August 15, 2012
If there is anything as scrumptious as farm grown tomatoes it is fresh picked corn. In my previous life having corn on the cob involved a long drawn out process. Pulling back the husks, taking out the silk, soaking them in water, tying them with twine and THEN grilling them. I wasn't about to go through all that for one ear of corn. And you know how I feel about the grill.
So I have been shucking the corn, wrapping it in saran wrap and microwaving it. It tasted almost as good as the time consuming steps we had taken in the past. Today however I was given a new way to make delicious corn in the microwave that tastes even better than grilled.

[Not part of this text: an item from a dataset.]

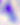 400x magnification. Micrograph. Toxoplasma gondii is shown.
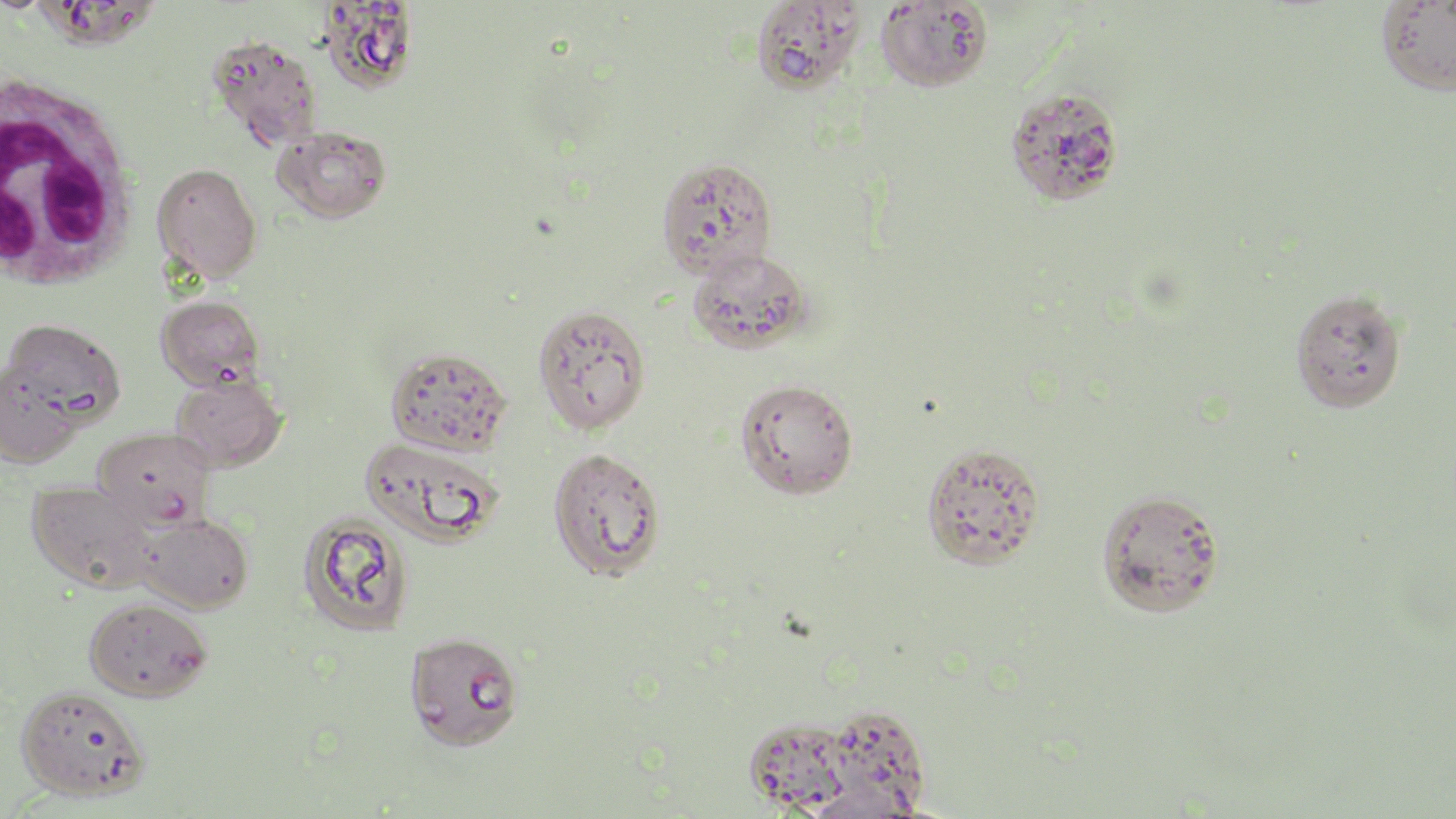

Jocelyn, Josh and I were eating lunch together yesterday. Jocelyn was talking about making corn when they got home. She told me to put the corn in the microwave, in the husks, for 2-3 minutes. After it cools, cut the end off and shuck it. I tried it last night and it was sooo good. I was having a tomato salad so I rolled the corn in the left over olive oil then in basil, parsley and grated Parmesan cheese. And of course, salt. I told Annie about it and she tried it too. We both agreed. Some of the best corn we have ever eaten.
So things are not like they used to be. Although I ate the corn and salad by myself I enjoyed every morsel. Which I guess, is better than eating across from someone who spent the afternoon in a motel with another woman.